Computer models play a crucial role in informing climate policy. They are used to assess the effect that carbon emissions have had on the Earth's climate to date, and to predict possible pathways for the future of our climate.
Increasing computing power combined with increasing scientific knowledge has led to major advances in our understanding of the climate system during the past decades. However, the Earth's inherent complexity, and the still limited computational power available, means that not every variable can be included in current models. Consequently, scientists have to make informed choices in order to build models which are fit for purpose.
"These models are the only tools we have in terms of predicting the future impacts of climate change, so it's crucial that they are as accurate and as thorough as we can make them," said the paper's lead author Peer Nowack, a PhD student in the Centre for Atmospheric Science, part of Cambridge's Department of Chemistry.
The new research has highlighted a key role that ozone, a major component of the stratosphere, plays in how climate change occurs, and the possible implications for predictions of global warming. Changes in ozone are often either not included, or are included a very simplified manner, in current climate models. This is due to the complexity and the sheer computational power it takes to calculate these changes, an important deficiency in some studies.
In addition to its role in protecting the Earth from the Sun's harmful ultraviolet rays, ozone is also a greenhouse gas. The ozone layer is part of a vast chemical network, and changes in environmental conditions, such as changes in temperature or the atmospheric circulation, result in changes in ozone abundance. This process is known as an atmospheric chemical feedback.
Using a comprehensive atmosphere-ocean chemistry-climate model, the Cambridge team, working with researchers from the University of East Anglia, the National Centre for Atmospheric Science, the Met Office and the University of Reading, compared ozone at pre-industrial levels with how it evolves in response to a quadrupling of CO2 in the atmosphere, which is a standard climate change experiment.
What they discovered is a reduction in global surface warming of approximately 20% - equating to 1° Celsius - when compared with most models after 75 years. This difference is due to ozone changes in the lower stratosphere in the tropics, which are mainly caused by changes in the atmospheric circulation under climate change.

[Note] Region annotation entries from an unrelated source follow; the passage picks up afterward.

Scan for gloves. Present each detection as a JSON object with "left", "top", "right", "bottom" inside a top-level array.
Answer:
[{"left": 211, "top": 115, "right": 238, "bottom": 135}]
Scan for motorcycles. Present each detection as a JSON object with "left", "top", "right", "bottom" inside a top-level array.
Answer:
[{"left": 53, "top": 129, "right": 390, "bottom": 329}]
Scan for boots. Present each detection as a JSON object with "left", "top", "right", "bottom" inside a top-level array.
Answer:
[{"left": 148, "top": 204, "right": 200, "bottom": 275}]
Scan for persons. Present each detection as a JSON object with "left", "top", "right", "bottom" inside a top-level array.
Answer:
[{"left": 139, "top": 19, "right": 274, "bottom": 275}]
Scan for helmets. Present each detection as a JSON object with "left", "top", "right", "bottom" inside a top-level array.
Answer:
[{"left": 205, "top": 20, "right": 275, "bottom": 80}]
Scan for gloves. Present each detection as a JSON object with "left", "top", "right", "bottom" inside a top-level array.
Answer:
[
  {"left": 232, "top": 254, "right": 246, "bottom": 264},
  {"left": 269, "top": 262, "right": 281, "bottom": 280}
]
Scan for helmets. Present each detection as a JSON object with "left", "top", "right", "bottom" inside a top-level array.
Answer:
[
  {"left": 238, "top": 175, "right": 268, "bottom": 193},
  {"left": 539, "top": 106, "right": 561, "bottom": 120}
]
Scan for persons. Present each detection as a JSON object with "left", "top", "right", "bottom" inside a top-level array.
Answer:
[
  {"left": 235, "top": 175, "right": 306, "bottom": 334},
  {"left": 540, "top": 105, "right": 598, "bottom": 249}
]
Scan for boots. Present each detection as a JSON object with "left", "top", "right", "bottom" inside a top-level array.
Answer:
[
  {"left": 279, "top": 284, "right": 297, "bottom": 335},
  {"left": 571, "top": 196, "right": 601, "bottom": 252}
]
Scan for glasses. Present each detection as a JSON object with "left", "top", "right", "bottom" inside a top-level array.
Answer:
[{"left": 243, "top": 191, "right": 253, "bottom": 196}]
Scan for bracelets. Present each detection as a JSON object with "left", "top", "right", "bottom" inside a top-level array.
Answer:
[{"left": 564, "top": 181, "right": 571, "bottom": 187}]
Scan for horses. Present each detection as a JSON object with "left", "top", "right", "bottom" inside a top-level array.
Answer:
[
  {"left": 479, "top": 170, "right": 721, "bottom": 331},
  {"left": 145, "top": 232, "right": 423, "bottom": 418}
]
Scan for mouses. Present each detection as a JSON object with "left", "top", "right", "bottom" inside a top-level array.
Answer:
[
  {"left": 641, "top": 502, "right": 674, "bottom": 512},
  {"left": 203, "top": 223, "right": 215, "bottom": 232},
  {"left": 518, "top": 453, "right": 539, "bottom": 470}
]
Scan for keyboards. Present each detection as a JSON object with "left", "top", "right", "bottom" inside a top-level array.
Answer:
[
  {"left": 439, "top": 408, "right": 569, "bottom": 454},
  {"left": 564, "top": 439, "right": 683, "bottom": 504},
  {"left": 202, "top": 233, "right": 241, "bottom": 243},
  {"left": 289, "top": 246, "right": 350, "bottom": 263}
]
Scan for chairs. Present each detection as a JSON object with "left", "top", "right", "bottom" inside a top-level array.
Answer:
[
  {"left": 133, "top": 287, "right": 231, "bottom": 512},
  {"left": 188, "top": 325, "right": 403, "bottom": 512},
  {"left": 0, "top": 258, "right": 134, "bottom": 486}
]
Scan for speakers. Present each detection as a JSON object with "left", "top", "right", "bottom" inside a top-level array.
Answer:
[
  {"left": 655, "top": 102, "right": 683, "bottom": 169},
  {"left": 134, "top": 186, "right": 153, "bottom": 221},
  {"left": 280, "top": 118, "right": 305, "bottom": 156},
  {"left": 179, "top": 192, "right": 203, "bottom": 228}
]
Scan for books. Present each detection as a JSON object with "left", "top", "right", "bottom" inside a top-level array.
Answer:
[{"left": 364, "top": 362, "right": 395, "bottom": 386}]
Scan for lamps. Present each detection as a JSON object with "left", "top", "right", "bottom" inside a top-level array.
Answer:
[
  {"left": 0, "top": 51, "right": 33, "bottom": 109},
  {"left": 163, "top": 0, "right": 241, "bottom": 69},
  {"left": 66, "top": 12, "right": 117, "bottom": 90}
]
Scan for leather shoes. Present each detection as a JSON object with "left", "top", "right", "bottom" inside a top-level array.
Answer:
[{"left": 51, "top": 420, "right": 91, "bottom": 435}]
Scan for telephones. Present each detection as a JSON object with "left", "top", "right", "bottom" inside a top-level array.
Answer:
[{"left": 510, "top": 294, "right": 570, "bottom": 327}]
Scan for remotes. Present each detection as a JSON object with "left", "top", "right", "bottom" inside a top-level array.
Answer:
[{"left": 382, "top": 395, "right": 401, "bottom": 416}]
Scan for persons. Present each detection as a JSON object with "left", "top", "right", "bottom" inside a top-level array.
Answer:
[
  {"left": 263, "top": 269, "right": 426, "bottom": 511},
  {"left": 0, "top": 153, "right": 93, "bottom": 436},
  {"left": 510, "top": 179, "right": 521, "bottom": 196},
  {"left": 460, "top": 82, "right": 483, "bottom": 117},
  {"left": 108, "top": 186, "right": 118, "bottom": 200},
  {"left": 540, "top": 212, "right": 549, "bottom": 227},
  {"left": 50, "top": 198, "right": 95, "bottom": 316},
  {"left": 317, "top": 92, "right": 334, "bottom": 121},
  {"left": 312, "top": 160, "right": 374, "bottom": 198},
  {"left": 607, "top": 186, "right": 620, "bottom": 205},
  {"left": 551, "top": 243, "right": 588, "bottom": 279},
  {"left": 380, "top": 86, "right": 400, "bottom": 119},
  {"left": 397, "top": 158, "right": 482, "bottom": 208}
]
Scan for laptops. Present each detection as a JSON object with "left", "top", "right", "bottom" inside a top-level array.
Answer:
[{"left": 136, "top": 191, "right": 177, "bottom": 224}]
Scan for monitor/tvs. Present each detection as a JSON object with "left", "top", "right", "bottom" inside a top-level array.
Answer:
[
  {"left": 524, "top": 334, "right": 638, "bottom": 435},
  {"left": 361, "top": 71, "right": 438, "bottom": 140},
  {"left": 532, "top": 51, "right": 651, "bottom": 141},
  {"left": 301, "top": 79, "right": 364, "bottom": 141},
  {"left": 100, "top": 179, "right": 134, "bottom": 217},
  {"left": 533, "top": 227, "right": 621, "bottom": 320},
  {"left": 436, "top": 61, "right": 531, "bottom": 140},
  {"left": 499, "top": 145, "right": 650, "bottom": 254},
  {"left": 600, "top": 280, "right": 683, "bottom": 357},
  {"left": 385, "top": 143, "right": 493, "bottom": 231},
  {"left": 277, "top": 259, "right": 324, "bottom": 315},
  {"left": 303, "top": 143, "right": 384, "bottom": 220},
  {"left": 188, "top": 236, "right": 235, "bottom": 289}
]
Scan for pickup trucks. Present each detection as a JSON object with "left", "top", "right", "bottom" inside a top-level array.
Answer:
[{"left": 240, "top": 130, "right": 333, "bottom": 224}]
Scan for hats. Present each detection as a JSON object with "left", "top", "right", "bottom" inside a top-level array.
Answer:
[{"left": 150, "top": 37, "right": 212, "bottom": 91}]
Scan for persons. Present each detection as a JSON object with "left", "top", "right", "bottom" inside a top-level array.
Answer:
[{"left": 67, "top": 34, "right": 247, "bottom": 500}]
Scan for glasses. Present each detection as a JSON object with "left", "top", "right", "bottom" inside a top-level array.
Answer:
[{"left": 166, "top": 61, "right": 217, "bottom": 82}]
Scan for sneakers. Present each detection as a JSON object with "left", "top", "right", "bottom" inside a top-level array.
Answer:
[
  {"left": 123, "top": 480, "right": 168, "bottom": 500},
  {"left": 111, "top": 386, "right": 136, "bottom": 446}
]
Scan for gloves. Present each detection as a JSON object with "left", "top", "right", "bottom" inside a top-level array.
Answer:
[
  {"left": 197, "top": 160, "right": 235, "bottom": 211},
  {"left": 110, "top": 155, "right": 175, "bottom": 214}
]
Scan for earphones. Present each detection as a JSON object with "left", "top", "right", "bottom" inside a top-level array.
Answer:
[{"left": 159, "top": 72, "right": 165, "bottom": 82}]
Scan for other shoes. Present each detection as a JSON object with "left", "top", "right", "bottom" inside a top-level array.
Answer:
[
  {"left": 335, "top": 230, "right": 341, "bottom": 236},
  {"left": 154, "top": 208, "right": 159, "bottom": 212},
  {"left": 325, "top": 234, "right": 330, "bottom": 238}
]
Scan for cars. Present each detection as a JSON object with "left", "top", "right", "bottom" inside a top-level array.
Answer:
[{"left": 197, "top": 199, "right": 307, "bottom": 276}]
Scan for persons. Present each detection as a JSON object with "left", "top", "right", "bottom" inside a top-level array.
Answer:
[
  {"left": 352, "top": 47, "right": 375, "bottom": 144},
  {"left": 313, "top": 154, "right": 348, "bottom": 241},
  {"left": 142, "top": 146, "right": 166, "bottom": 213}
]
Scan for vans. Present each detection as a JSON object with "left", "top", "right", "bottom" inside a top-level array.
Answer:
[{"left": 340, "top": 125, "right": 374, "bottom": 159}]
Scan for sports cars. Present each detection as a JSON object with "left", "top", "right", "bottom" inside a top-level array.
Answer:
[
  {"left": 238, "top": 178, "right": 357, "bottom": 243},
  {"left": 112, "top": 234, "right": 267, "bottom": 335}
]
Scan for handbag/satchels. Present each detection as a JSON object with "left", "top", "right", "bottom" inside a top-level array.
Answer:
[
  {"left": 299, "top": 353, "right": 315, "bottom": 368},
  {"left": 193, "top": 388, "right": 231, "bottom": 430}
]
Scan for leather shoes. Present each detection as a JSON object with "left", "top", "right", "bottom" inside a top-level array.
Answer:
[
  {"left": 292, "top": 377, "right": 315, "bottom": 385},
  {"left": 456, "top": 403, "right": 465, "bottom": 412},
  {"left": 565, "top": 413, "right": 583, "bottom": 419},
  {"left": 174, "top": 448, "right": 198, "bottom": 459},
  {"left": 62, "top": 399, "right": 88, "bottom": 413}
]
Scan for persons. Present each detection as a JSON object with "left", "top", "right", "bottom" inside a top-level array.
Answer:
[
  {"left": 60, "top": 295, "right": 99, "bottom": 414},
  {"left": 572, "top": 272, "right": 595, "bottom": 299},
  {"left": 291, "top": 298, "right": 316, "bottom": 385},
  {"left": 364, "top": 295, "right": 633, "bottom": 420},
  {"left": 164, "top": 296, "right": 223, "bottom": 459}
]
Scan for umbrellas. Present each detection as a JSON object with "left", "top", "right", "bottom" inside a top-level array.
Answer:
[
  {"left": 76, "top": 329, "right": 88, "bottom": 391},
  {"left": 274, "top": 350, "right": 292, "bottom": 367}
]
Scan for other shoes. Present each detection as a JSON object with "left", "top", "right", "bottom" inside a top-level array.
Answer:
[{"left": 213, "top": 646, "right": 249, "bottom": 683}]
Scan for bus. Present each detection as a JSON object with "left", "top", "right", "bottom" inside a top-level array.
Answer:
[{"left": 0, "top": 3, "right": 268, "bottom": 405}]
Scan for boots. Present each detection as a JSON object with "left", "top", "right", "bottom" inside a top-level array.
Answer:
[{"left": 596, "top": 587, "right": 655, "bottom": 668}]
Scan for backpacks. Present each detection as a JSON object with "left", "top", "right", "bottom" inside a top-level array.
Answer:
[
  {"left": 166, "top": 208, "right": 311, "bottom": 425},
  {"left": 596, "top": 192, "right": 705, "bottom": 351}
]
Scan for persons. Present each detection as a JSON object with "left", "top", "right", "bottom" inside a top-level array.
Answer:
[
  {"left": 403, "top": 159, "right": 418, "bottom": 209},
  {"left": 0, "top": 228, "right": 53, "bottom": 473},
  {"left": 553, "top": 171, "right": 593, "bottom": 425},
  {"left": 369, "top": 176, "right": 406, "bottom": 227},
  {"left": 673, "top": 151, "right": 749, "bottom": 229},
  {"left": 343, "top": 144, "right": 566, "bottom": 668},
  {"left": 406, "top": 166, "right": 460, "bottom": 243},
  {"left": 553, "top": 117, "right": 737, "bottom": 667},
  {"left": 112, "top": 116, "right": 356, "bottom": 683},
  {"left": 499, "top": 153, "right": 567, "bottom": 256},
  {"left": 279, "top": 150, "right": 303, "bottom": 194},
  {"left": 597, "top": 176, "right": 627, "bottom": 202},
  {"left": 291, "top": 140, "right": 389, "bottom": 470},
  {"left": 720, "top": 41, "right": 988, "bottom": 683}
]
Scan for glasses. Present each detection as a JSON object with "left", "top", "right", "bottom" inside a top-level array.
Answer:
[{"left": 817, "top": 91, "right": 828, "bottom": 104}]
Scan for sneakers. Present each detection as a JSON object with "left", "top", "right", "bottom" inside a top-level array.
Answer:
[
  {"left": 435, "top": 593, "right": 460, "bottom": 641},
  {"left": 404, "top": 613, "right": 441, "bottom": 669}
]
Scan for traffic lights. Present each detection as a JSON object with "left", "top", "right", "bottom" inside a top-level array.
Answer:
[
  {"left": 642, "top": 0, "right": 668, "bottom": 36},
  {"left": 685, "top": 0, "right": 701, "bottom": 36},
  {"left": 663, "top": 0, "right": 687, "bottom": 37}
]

"This research has shown that ozone feedback can play a major role in global warming and that it should be included consistently in climate models," said Nowack. "These models are incredibly complex, just as the Earth is, and there are an almost infinite number of different processes which we could include. Many different processes have to be simplified in order to make them run effectively within the model, but what this research shows is that ozone feedback plays a major role in climate change, and therefore should be included in models in order to make them as accurate as we can make them. However, this particular feedback is especially complex since it depends on many other climate processes that models still simulate differently. Therefore, the best option to represent this feedback consistently might be to calculate ozone changes in every model, in spite of the high computational costs of such a procedure.
"Climate change research is all about having the best data possible. Every climate model currently in use shows that warming is occurring and will continue to occur, but the difference is in how and when they predict warming will happen. Having the best models possible will help make the best climate policy."